An assistant professor, Eggers is an expert on African history and is fluent in Swahili. She received the College of Arts and Sciences 2020 Faculty Academic Outreach Service Award for her work with Congolese refugees in Knoxville.
While completing her master’s degree and doctorate in African history at the University of Wisconsin, Madison, Eggers became interested in the history of Kitawala, a religious movement with roots in both Watchtower (Jehovah’s Witnesses) and central African systems of belief.
Kitawala came to the Democratic Republic of the Congo in the 1920s via African migrant workers. It rapidly gained a large following among mineworkers and people in rural communities.
While Kitawala was about searching for healing on spiritual, physical, and communal levels, it also inspired defiance of colonial rule, Eggers said. Kitawalists led a major uprising in 1944. The Belgian government considered Kitawalists dissidents and arrested thousands of them, sending many of the Kitawalists and their families to prison camps for upwards of 25 years.

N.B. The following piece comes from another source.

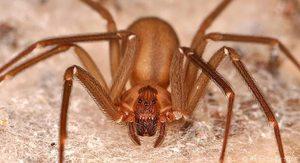 Видеть сон о коричневом пауке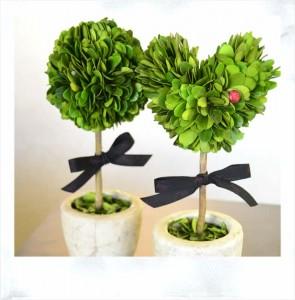 サロン内の観葉植物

In the course of her research, Eggers has made multiple trips to Africa. In 2008, Eggers went to Tanzania on a Fulbright fellowship to study Swahili, after which she visited eastern Congo for the first time in search of Kitawala followers to interview.
In 2010, Eggers returned to Congo on a year-long Fulbright Doctoral Dissertation Research Abroad award.

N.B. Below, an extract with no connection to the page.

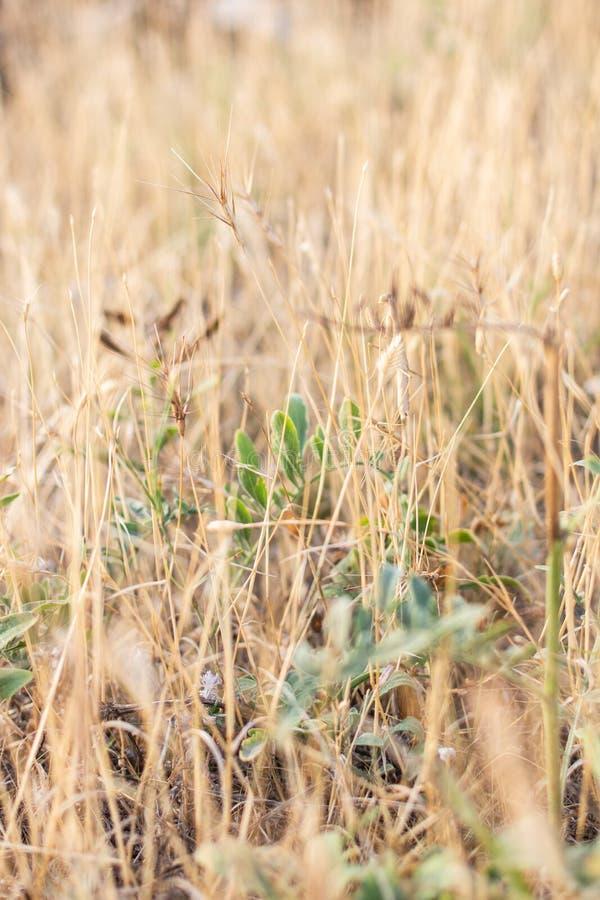 La mante européenne dans l'herbe jaune sèche photographie stock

“I spent a lot of time on the back of a motorcycle, traveling around (with a guide), looking for communities of Kitawalists,” she said.
In the summers of 2014 and 2018, Eggers again traveled to the Congo. In 2018, she visited the site Colagrel-Kasaji prison camp and talked to descendants of prisoners. She also tracked down an influential Kitawala leader named PP2 she’d learned about from a United Nations video.
After completing her doctorate in 2013, Eggers was an assistant professor at Loyola University in New Orleans for four years.
Arriving in Knoxville in 2017, Eggers started volunteering with Bridge Refugee Services, an agency that has helped resettled more than 2,400 refugees from Africa, Southeast Asia, Eastern Europe, Central and South America, and the Middle East.
Knoxville is home to a large community of Congolese refugees.
“Once I learned about it,” Eggers said, “I asked, ‘What can I do to help?’
Working together with Bridge staff, Eggers helped to facilitate and translate for presentations for the refugees on topics ranging from health care to cooking. She also helped establish a community gardening program.
Remembering how the Congo people had welcomed her into their communities, Eggers said, “it was my obligation to pay that back.”
The work has inspired her next project: a look at religion in the lives of refugees.
In her spare time, Eggers enjoys crafts, including sewing, as well as woodworking, landscaping, and cooking. She loves Mardi Gras and marches with the Society of Saint Anne’s through New Orleans neighborhoods on Fat Tuesday. Eggers makes themed costumes for the parade; one year, she and her husband, chemist Derek Yeadon, were circus characters, and Eggers learned fire eating by watching YouTube videos.